EPA’s pronouncement that ‘air is getting cleaner’ shows impact of nuclear power plants

WASHINGTON – April 16, 2004 — The U.S. Environmental Protection Agency (EPA) identified areas of the United States that have not attained more stringent air-quality standards established under the federal Clean Air Act. The EPA announced that nearly 2,700 of the nation’s 3,000-plus counties are meeting the agency’s new eight-hour standard for levels of ozone, or smog.

Approximately 100 metropolitan areas, including part or all of 474 counties, are designated as being in “non-attainment” for either failing to meet the eight-hour ozone standard or for causing a downwind county to fail. Nuclear Energy Institute Executive Vice President Angie Howard made this statement

“Notably, in making today’s announcement, EPA Administrator Mike Leavitt emphasizes that, ‘The air is getting cleaner.’ It is not happenstance that the nation’s strides in cleaning the air over the past 20 years coincide with dozens of nuclear power plants coming on-line and producing huge amounts of emission-free electricity.

“The 103 nuclear power plants operating across the country supply three- fourths of the electricity from sources that don’t emit pollutants into the air. Nuclear energy has proven itself to be absolutely vital in helping to meet the nation’s growing electricity needs and helping to clean the air.

“One of the best and most recent pieces of evidence of the clean-air benefits of nuclear energy is the EPA’s own ‘1999-2002 Progress Report’ jointly issued in March 2003 by the Ozone Transport Commission. The report shows that power producers have been shifting electricity production to emission-free nuclear power plants from other sources.
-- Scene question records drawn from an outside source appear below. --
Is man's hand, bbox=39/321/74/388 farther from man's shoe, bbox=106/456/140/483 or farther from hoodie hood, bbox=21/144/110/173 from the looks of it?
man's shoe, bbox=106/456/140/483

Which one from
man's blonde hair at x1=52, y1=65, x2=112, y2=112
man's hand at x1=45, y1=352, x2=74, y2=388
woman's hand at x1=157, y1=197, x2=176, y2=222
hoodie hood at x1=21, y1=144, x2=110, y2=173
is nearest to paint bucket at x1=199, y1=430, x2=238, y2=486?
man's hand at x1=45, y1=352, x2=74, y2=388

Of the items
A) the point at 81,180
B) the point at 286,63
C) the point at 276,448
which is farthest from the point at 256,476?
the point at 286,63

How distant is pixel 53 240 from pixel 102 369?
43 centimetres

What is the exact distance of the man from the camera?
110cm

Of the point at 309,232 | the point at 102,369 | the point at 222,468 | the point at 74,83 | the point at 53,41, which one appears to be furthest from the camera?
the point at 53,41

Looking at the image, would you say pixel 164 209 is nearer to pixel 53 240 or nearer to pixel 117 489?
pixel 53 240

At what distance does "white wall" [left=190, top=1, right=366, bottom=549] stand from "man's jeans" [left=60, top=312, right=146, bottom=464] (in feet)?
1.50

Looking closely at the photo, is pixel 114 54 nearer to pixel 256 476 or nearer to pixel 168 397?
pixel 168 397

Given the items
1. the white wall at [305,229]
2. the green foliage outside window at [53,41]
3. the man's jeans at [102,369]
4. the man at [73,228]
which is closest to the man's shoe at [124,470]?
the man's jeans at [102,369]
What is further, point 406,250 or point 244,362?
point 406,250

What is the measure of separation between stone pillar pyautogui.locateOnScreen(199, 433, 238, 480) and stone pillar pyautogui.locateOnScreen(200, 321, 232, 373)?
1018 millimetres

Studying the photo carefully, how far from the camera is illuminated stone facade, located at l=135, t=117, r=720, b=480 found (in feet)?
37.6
A benefit of this change is that more nuclear power helps the electric utility sector comply with federal air pollution laws.

Specifically, in examining how compliance with the ozone standard is being achieved, the report states that ‘significant increases in nuclear generation indicate that fossil fuel generation is more likely to have shifted to the nuclear sector.’ (See http://www.epa.gov/airmarkets/otc/otcreport.pdf)

“As air quality standards grow more stringent, the nation’s need for nuclear energy will only continue to grow.”